Provided material
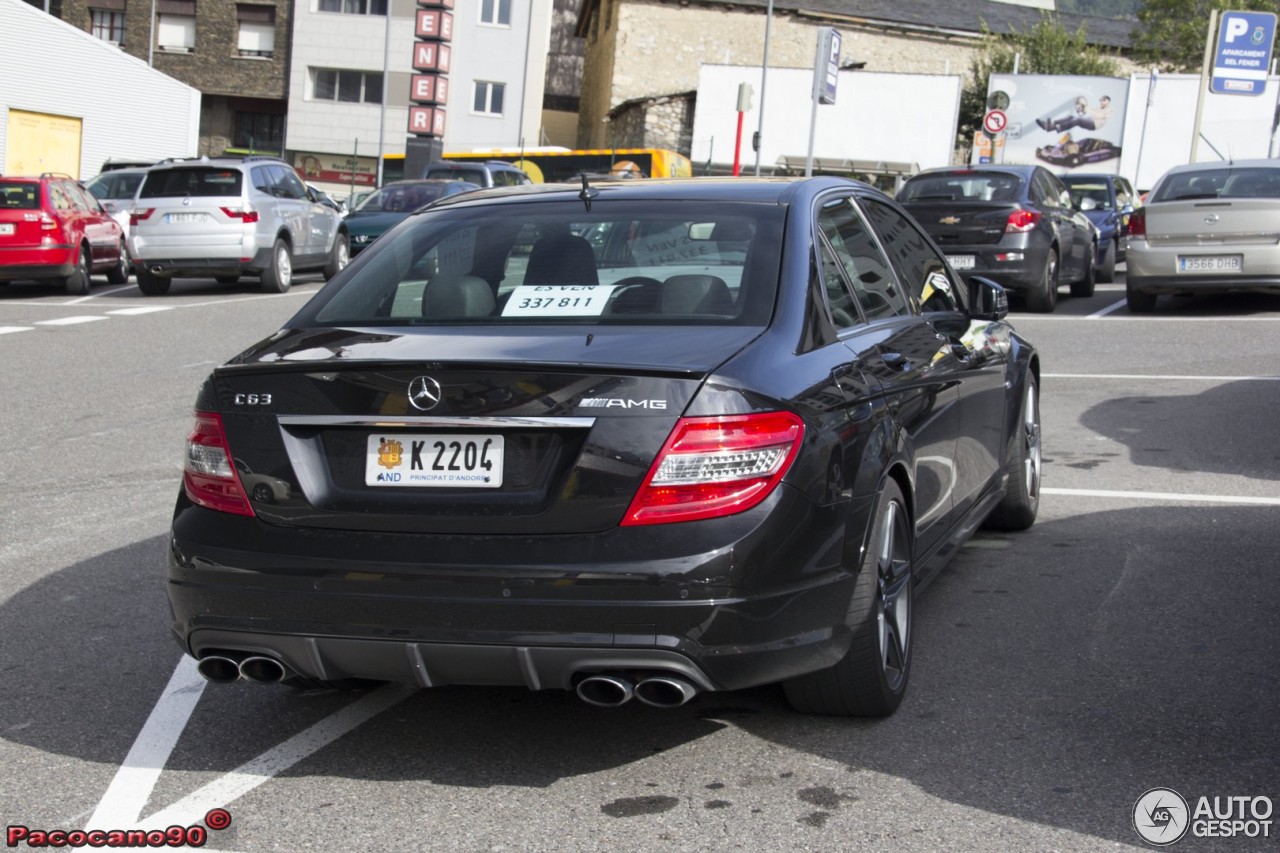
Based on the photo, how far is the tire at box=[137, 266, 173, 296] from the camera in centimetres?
2066

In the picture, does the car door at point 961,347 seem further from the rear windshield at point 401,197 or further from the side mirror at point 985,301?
the rear windshield at point 401,197

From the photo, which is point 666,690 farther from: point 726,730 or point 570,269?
point 570,269

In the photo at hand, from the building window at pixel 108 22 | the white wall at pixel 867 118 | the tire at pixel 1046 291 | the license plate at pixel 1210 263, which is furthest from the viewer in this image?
the building window at pixel 108 22

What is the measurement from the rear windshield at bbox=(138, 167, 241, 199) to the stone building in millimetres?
39188

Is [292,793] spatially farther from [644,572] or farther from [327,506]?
[644,572]

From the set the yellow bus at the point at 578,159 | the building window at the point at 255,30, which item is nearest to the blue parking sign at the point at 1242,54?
the yellow bus at the point at 578,159

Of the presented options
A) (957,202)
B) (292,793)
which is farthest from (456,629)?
(957,202)

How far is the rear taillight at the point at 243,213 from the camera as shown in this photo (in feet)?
67.4

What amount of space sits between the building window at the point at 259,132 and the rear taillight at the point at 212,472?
66.9 metres

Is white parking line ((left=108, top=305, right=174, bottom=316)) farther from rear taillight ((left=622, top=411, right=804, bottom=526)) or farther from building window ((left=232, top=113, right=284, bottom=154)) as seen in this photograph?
building window ((left=232, top=113, right=284, bottom=154))

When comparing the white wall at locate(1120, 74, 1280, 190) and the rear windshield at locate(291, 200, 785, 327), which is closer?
the rear windshield at locate(291, 200, 785, 327)

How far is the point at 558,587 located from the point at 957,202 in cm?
1410

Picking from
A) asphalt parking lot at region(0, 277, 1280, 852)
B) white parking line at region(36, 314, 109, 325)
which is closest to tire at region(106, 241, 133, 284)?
white parking line at region(36, 314, 109, 325)

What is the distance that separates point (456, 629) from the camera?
12.4ft
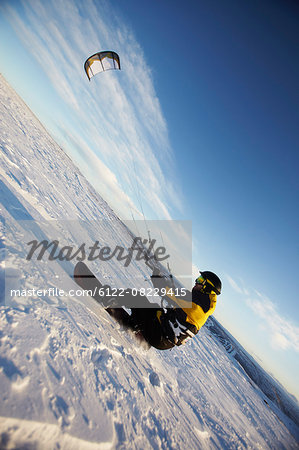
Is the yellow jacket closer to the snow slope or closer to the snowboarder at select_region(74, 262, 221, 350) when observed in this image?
the snowboarder at select_region(74, 262, 221, 350)

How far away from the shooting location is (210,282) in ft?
14.0

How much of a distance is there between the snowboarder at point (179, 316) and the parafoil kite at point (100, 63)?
607 inches

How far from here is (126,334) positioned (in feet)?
14.4

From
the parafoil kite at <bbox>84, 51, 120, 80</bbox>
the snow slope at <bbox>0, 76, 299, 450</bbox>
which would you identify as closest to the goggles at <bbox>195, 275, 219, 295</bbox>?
the snow slope at <bbox>0, 76, 299, 450</bbox>

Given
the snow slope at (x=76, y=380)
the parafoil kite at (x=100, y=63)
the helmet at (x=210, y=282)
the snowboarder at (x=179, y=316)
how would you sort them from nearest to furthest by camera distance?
1. the snow slope at (x=76, y=380)
2. the snowboarder at (x=179, y=316)
3. the helmet at (x=210, y=282)
4. the parafoil kite at (x=100, y=63)

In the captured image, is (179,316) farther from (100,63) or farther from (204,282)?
(100,63)

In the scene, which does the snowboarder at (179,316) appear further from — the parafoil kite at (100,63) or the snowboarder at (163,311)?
the parafoil kite at (100,63)

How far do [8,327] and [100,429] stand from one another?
1.59m

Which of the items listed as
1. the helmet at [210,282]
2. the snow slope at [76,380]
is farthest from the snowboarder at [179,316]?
the snow slope at [76,380]

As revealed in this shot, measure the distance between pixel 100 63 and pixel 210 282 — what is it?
52.9 feet

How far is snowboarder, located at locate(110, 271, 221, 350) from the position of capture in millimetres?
4023

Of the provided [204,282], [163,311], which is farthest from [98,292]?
[204,282]

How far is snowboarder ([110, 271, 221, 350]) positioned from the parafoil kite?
15.4m

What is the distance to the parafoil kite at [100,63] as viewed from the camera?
491 inches
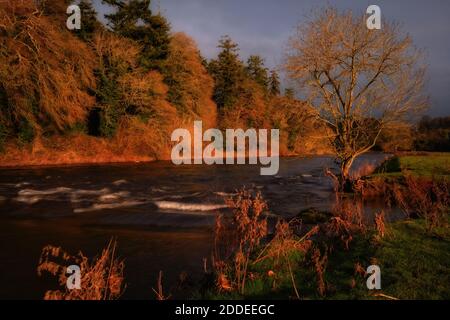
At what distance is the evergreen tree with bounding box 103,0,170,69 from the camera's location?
45.8 m

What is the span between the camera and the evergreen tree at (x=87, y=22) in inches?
1631

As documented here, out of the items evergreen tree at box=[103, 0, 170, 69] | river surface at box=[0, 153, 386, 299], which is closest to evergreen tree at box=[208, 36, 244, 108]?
evergreen tree at box=[103, 0, 170, 69]

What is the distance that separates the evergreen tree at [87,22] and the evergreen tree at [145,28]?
304 centimetres

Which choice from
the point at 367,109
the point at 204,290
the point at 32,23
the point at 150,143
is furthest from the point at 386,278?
the point at 150,143

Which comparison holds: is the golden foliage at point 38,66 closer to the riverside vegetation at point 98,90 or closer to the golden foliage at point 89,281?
the riverside vegetation at point 98,90

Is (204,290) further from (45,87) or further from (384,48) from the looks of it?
(45,87)

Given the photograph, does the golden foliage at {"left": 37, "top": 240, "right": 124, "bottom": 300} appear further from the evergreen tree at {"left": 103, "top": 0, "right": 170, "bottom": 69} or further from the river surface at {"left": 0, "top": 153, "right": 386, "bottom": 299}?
the evergreen tree at {"left": 103, "top": 0, "right": 170, "bottom": 69}

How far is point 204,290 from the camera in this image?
6551mm

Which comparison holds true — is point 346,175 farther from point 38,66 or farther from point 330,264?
point 38,66

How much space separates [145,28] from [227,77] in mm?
21885

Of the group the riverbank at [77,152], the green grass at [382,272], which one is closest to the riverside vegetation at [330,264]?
the green grass at [382,272]

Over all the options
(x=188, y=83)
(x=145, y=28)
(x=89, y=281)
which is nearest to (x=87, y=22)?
(x=145, y=28)

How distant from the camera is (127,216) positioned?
45.6 ft

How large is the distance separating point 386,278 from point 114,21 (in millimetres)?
48455
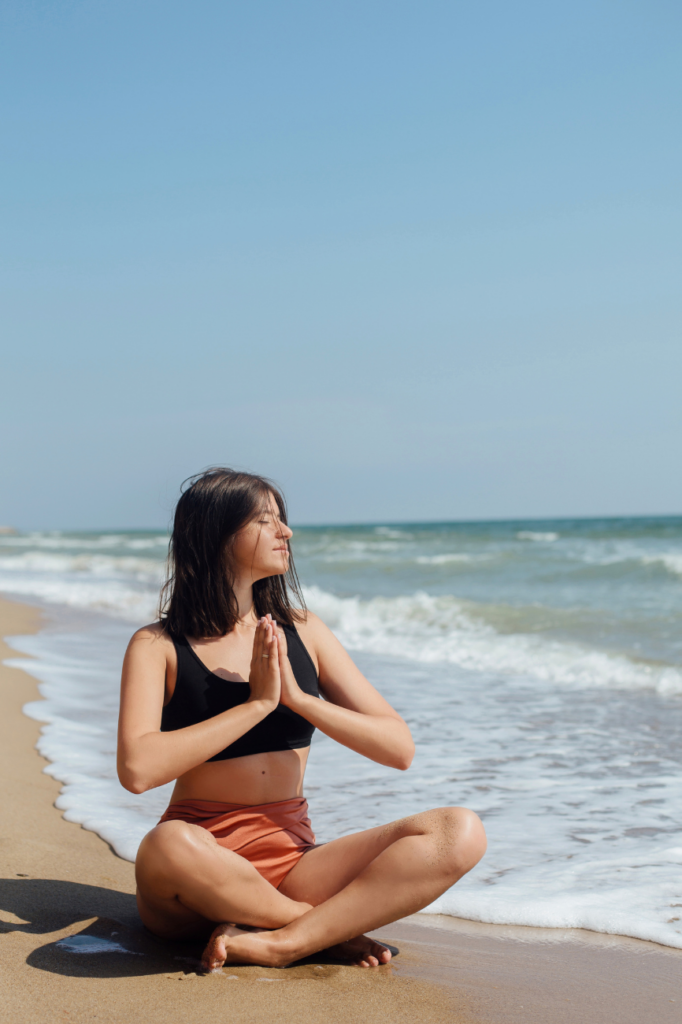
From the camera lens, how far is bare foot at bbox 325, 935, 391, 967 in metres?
2.67

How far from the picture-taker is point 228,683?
8.83ft

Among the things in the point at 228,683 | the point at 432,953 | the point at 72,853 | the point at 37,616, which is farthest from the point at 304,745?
the point at 37,616

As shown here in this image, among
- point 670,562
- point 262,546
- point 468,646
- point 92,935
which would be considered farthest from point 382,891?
point 670,562

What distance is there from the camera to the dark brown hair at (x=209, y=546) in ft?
9.25

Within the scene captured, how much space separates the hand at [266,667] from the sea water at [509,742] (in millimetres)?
1405

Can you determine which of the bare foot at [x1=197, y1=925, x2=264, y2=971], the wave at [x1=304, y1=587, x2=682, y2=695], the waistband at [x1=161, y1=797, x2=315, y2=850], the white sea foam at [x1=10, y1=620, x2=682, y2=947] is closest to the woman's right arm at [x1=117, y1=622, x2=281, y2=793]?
the waistband at [x1=161, y1=797, x2=315, y2=850]

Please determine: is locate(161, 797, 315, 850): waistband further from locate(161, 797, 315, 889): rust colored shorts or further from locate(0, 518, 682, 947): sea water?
locate(0, 518, 682, 947): sea water

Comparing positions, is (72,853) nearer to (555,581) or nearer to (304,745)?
(304,745)

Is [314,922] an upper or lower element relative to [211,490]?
lower

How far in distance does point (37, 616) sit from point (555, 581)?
10671 millimetres

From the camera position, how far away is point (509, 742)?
5816 millimetres

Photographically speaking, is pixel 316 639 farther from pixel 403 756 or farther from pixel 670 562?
pixel 670 562

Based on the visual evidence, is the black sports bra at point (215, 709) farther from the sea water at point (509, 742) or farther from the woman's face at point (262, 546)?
the sea water at point (509, 742)

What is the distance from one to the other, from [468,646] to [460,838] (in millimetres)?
7702
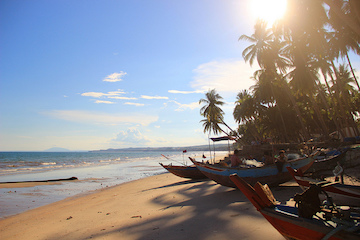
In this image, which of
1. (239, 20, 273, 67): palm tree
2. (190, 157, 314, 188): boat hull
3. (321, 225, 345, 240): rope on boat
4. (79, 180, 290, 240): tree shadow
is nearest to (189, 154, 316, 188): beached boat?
(190, 157, 314, 188): boat hull

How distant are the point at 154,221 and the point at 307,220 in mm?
4450

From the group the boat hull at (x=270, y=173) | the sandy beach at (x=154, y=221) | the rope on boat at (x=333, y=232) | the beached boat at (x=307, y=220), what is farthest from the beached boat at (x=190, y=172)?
the rope on boat at (x=333, y=232)

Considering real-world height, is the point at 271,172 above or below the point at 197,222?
above

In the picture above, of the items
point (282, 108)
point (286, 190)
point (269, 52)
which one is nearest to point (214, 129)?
point (282, 108)

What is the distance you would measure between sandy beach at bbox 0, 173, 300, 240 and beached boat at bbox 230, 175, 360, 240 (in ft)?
3.83

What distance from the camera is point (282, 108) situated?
34156mm

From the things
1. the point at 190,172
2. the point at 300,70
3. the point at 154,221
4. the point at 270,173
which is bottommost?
the point at 154,221

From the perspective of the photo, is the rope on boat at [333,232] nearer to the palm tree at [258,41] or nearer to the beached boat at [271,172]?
the beached boat at [271,172]

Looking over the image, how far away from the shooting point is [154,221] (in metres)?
6.68

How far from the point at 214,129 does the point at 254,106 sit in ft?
31.8

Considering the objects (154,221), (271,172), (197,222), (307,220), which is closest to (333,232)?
(307,220)

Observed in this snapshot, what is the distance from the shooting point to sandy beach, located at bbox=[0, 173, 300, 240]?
541 centimetres

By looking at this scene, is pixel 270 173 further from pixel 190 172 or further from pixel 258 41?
pixel 258 41

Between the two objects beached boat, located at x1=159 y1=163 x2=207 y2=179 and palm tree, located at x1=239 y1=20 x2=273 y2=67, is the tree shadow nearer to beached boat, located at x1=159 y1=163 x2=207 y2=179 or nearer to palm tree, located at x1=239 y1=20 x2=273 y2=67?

Task instructions
Copy out exactly the lines from the line with "Considering real-world height, is" to the end of the listing, including both of those lines, and give nothing else.

Complete response
Considering real-world height, is the point at 271,172 above or below the point at 197,222?
above

In the picture above, of the items
point (282, 108)
point (286, 190)
point (269, 52)
which one is nearest to point (214, 129)?
point (282, 108)

What is the distance you would measure between sandy beach at bbox 0, 173, 300, 240 and beached boat at bbox 230, 175, 360, 240 (in ft)?
3.83

What distance from the camera is point (282, 108) situated?
34156mm

From the things
1. the point at 190,172
2. the point at 300,70
3. the point at 154,221
4. the point at 270,173
which is bottommost?
the point at 154,221

From the perspective of the photo, is the rope on boat at [333,232] nearer to the palm tree at [258,41] or nearer to the beached boat at [271,172]?
the beached boat at [271,172]

Looking over the image, how far away from the shooting point is [154,221] (in metres)?
6.68

How far from the point at 214,129 does the point at 254,106 sit in ft?
31.8

Considering the objects (154,221), (271,172), (197,222), (307,220), which is closest to (333,232)?
(307,220)

Observed in this snapshot, what is the distance from the shooting point to sandy beach, located at bbox=[0, 173, 300, 240]?
541 centimetres

By looking at this scene, is pixel 270 173 further from pixel 190 172 or further from pixel 258 41?
pixel 258 41

Between the two objects beached boat, located at x1=159 y1=163 x2=207 y2=179 and palm tree, located at x1=239 y1=20 x2=273 y2=67, is the tree shadow nearer to beached boat, located at x1=159 y1=163 x2=207 y2=179 or nearer to palm tree, located at x1=239 y1=20 x2=273 y2=67?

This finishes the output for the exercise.